--- 本文抜粋 ---
┌──

プロセッサアーキテクチャについて再度復習その8。今回からニューラル分岐予測器。ニューラルネットを用いた分岐予測器。

読んでいるのはA Survey of Techniques for Dynamic Branch Predictionという論文で、新規技術の解説ではないのだが、現在の有名どころの分岐予測技術についてまんべんなく解説してくれている論文だ。

  • A Survey of Techniques for Dynamic Branch Prediction
    • Sparsh Mittal

https://arxiv.org/pdf/1804.00261.pdf


7. ニューラル分岐予測器と実装テクニック

ニューラル分岐予測器に関しては、 - パーセプトロン[48] - バックプロパゲーション[28、52、53] - 学習ベクトル量子化[52] - その他のニューラル分岐予測器 [28]

を使った分岐予測器が提案されている。

└──

--- 課題 1 ---
本文のうち、「読んでいるのはA Survey of」から「を使った分岐予測器が提案されている。」までのすべてを一字も変えずに出力しなさい。
--- 課題 2 ---
本文について、次の問いに答えなさい。
(a) 筆者が読んでいる論文の題名は何か。
(b) その論文の著者名は何か。
(c) パーセプトロンに付されている文献番号は何か。

--- 与えられた情報 ---

┌──

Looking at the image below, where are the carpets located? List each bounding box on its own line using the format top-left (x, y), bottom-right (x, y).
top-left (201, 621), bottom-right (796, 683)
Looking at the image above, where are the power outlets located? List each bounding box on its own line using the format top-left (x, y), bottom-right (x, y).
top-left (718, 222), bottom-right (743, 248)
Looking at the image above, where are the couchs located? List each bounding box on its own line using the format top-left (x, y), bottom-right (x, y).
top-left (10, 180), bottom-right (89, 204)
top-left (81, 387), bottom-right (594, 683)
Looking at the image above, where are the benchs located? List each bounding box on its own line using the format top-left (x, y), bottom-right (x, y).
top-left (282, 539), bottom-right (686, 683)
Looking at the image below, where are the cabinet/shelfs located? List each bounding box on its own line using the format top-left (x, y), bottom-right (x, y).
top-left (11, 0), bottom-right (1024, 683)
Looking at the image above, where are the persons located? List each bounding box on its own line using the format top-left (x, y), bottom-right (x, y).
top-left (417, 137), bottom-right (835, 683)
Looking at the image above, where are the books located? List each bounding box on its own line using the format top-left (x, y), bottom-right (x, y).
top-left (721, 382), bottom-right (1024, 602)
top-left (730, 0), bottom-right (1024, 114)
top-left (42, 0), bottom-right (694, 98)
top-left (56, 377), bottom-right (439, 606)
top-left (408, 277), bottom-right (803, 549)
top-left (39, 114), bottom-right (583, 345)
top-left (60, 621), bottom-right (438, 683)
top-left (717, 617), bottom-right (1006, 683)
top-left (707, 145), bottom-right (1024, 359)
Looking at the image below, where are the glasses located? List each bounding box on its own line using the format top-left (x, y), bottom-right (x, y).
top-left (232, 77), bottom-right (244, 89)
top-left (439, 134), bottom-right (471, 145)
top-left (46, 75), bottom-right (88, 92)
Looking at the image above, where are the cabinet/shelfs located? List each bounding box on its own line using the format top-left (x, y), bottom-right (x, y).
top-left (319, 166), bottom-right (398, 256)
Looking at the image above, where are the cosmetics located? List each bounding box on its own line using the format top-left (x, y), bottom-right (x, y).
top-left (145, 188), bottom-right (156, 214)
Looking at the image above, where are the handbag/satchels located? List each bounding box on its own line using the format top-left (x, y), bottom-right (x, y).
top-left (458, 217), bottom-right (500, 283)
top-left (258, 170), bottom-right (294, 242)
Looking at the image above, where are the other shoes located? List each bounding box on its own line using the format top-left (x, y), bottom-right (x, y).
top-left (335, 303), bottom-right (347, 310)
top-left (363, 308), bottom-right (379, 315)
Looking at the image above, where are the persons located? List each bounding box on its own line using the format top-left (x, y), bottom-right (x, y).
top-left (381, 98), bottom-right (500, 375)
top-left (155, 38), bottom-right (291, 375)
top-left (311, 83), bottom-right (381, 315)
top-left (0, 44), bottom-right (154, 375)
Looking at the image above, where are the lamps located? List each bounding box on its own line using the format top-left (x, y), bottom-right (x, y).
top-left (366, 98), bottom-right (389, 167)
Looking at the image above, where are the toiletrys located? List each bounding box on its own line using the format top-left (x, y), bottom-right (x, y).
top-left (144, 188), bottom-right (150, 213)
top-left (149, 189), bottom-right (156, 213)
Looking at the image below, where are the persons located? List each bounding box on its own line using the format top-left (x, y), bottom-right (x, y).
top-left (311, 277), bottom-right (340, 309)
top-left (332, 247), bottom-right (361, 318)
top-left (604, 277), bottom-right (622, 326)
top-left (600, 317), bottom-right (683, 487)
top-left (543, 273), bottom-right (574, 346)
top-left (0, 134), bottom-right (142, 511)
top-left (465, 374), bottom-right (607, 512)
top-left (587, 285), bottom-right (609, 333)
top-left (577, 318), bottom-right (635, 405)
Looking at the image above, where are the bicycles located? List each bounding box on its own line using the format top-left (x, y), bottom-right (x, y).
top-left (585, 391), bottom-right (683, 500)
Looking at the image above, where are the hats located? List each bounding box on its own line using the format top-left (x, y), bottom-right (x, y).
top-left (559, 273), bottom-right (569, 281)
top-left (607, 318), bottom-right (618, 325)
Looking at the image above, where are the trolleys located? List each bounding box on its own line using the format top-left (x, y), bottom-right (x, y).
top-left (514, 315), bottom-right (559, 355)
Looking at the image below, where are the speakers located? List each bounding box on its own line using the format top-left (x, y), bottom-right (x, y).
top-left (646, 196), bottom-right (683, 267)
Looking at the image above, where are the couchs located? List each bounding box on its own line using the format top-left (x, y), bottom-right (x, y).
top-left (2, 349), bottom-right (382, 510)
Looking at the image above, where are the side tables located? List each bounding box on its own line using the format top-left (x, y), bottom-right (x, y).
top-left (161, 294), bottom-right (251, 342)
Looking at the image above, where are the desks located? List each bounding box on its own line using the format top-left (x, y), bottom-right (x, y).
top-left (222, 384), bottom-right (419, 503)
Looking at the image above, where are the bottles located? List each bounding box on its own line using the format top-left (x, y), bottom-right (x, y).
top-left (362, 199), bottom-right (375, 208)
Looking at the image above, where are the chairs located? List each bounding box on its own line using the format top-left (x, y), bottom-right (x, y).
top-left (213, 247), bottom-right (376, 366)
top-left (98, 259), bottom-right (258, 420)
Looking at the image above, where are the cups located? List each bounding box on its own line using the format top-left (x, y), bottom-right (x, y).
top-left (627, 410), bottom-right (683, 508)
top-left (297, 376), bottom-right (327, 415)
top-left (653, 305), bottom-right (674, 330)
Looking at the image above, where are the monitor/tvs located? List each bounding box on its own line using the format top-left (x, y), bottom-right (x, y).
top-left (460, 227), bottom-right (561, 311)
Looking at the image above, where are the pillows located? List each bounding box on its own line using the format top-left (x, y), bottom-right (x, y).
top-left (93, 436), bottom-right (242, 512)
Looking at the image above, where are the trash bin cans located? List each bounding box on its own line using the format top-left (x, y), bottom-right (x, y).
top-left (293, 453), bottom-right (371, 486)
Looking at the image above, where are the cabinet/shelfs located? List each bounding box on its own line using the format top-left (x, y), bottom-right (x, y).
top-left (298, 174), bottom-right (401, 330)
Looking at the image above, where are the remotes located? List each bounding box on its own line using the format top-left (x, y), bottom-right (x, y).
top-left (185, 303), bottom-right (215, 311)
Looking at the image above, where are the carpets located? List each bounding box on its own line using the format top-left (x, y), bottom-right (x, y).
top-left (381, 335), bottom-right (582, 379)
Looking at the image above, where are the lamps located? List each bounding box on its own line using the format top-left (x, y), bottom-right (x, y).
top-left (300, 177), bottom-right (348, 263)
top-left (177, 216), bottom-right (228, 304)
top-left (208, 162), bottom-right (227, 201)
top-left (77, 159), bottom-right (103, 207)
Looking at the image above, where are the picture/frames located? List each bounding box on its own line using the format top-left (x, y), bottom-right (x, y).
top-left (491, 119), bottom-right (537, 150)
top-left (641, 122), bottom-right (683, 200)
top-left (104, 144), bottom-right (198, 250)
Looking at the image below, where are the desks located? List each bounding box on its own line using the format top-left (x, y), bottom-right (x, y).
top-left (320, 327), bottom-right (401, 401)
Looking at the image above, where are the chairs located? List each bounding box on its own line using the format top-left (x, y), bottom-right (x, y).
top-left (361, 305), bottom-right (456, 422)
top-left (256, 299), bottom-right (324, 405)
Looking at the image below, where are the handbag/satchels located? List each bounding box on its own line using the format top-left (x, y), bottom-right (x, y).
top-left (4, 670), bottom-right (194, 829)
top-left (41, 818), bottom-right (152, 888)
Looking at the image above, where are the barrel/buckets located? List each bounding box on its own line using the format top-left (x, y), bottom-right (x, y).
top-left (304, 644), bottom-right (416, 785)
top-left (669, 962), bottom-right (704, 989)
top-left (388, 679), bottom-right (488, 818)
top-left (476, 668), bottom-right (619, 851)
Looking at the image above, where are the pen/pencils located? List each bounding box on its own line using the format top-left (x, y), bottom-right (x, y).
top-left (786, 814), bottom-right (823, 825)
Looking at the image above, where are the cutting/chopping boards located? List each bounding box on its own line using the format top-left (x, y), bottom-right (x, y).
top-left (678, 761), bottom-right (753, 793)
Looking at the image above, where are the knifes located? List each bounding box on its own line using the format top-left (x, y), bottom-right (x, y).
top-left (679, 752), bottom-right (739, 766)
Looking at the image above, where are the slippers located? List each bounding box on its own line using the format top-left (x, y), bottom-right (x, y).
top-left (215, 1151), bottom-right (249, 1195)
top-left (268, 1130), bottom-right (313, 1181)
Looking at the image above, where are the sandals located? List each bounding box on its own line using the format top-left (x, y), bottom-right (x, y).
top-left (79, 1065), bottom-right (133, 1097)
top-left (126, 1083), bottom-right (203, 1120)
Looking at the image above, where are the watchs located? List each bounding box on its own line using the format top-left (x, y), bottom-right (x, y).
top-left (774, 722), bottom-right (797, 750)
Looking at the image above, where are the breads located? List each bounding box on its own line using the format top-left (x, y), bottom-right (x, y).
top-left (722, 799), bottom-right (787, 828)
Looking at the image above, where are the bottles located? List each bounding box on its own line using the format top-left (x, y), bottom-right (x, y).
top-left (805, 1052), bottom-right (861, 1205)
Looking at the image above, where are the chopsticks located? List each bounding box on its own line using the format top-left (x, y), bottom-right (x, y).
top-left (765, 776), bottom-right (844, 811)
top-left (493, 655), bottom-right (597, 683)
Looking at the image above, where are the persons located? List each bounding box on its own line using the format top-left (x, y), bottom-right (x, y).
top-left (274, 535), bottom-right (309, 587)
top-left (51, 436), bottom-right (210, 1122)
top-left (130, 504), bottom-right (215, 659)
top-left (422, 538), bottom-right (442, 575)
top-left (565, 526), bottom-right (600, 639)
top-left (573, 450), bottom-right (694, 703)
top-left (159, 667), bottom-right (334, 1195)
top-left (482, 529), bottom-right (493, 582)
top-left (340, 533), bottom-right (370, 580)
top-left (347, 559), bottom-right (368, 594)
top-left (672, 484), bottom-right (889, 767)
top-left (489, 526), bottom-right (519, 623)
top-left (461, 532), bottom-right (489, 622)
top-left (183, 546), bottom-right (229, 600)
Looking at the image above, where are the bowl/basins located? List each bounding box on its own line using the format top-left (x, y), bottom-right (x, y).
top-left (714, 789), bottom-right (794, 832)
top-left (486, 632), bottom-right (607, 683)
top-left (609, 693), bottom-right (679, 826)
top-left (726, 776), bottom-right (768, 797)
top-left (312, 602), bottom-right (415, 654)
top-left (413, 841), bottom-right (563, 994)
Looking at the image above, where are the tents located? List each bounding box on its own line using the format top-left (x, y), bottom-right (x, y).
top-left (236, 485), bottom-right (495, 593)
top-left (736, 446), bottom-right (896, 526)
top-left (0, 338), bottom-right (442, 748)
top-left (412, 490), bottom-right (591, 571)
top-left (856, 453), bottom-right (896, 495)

└──

--- 解答例 1 ---
読んでいるのはA Survey of Techniques for Dynamic Branch Predictionという論文で、新規技術の解説ではないのだが、現在の有名どころの分岐予測技術についてまんべんなく解説してくれている論文だ。

  • A Survey of Techniques for Dynamic Branch Prediction
    • Sparsh Mittal

https://arxiv.org/pdf/1804.00261.pdf


7. ニューラル分岐予測器と実装テクニック

ニューラル分岐予測器に関しては、 - パーセプトロン[48] - バックプロパゲーション[28、52、53] - 学習ベクトル量子化[52] - その他のニューラル分岐予測器 [28]

を使った分岐予測器が提案されている。

--- 解答例 2 ---
(a) A Survey of Techniques for Dynamic Branch Prediction
(b) Sparsh Mittal
(c) [48]